One of the most well-known and talked about international economic relationships, China and Africa’s partnerships span industries and eclipse global ties of many nations. Discussing his book China-Africa Economic Diplomacy and What It Reveals About the Global Supply Chain, researcher, professor and author Dr. Tang Xiaoyang filled The Diplomat in on what direction he believes their cooperations are moving.

While some claim exploitation, the interview showcases China’s former position (30 years ago) much like present Africa taking in foreign aid and being dependent on exports.

Through an Official Development Assistance (ODA) agreement, Japan was responsible for lending China $21.5 billion over the course of nearly 20 years between 1978 – 1999, according to Masayuki Masuda’s China Perspectives (2003).

Although no time soon, Dr. Xiaoyang predicts that if China continues to invest in expanding Africa’s local manufacturing landscape, the familiar ‘Made in China’ tag that’s placed on the bottom of thousands of products may eventually read ‘Made in Africa.’
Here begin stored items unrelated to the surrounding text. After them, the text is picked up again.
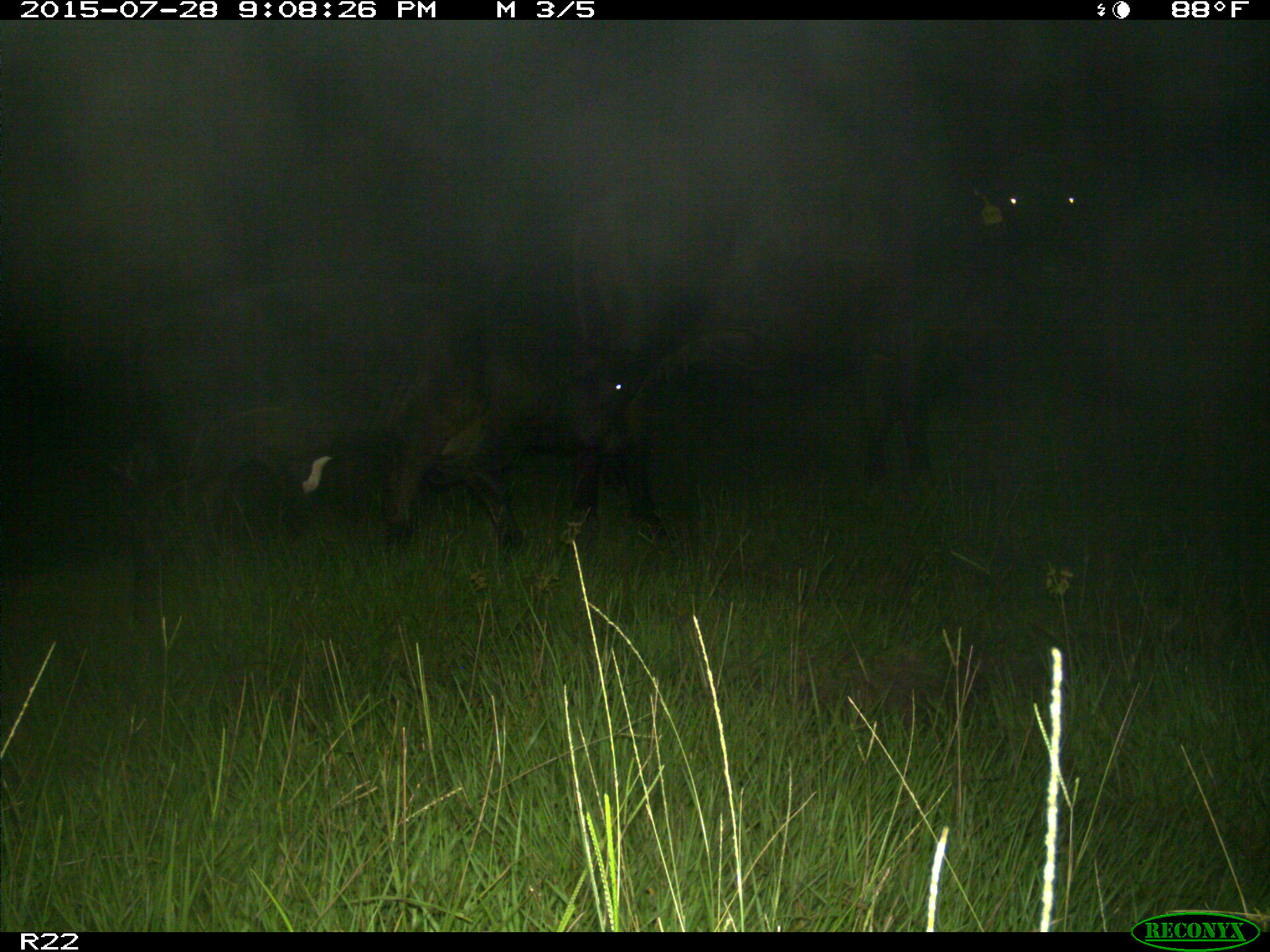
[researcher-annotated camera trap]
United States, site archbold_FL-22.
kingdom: Animalia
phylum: Chordata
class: Mammalia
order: Artiodactyla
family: Bovidae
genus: Bos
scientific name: Bos taurus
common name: domestic cow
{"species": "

“Definitely many labor intensive and low value-added products will move away from China as labor and production costs rise. Some of them may come to Africa, but I don’t expect that there will be a lot of factories coming directly from China to Africa, because the infrastructure and industrial basis is still very poor in the continent,”  Dr. Xiaoyang told The Diplomat.

Plus — on the behalf of China — the groundwork for stretching Africa’s local manufacturing industry has already began.

He believes that local production in Africa will slow China imports. Exports leaving China, he said, are becoming more expensive. Therefore as “hundreds of factories have been established by former Chinese traders” in Africa, imports that used to come from China may ultimately shift to being imported from Africa.

While Africa does not have the capacity to fully adapt to China’s economic models, the nation’s push has been greatly beneficial to Africa’s socio-economic progression, the report said. China has also been a model for Africa’s Special Economic Zones, which are popping up across the continent.